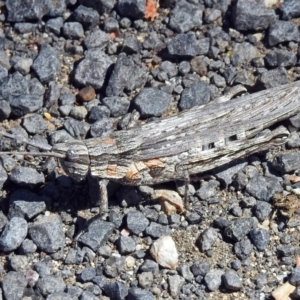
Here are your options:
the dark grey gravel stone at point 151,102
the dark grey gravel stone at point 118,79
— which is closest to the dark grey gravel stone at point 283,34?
the dark grey gravel stone at point 151,102

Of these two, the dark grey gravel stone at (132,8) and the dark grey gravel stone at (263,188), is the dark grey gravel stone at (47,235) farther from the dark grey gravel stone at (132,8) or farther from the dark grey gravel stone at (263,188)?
the dark grey gravel stone at (132,8)

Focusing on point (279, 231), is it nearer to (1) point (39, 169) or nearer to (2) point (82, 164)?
(2) point (82, 164)

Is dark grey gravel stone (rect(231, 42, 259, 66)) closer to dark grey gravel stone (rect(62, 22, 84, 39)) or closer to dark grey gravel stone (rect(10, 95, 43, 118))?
dark grey gravel stone (rect(62, 22, 84, 39))

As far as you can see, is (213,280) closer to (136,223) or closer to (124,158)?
(136,223)

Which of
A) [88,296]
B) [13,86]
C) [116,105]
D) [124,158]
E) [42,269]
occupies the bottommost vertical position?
[88,296]

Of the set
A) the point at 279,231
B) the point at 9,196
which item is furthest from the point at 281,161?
the point at 9,196

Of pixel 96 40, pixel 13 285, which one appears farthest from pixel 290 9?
pixel 13 285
----------------------------------------
● **What needs to be done**:
Retype all of the data above word for word, and leave out the pictures.

● **The solution**:
Here are your options:
the dark grey gravel stone at point 151,102
the dark grey gravel stone at point 118,79
— which is closest to the dark grey gravel stone at point 283,34?
the dark grey gravel stone at point 151,102

Of these two, the dark grey gravel stone at (132,8) and the dark grey gravel stone at (263,188), is the dark grey gravel stone at (47,235) farther from the dark grey gravel stone at (132,8) or farther from the dark grey gravel stone at (263,188)?
the dark grey gravel stone at (132,8)

Focusing on point (279, 231), is it nearer to (1) point (39, 169) or nearer to (2) point (82, 164)?
(2) point (82, 164)

Is dark grey gravel stone (rect(231, 42, 259, 66)) closer to dark grey gravel stone (rect(62, 22, 84, 39)) or closer to dark grey gravel stone (rect(10, 95, 43, 118))?
dark grey gravel stone (rect(62, 22, 84, 39))

As far as you can see, is (213,280) closer to (136,223) or closer to (124,158)?
(136,223)

Which of
A) [88,296]
B) [13,86]
C) [116,105]
D) [124,158]
E) [42,269]
occupies the bottommost vertical position?
[88,296]

Of the set
A) the point at 279,231
B) the point at 9,196
which item is furthest from the point at 281,161?
the point at 9,196

Of pixel 96 40, pixel 13 285, which one appears farthest from pixel 290 9?
pixel 13 285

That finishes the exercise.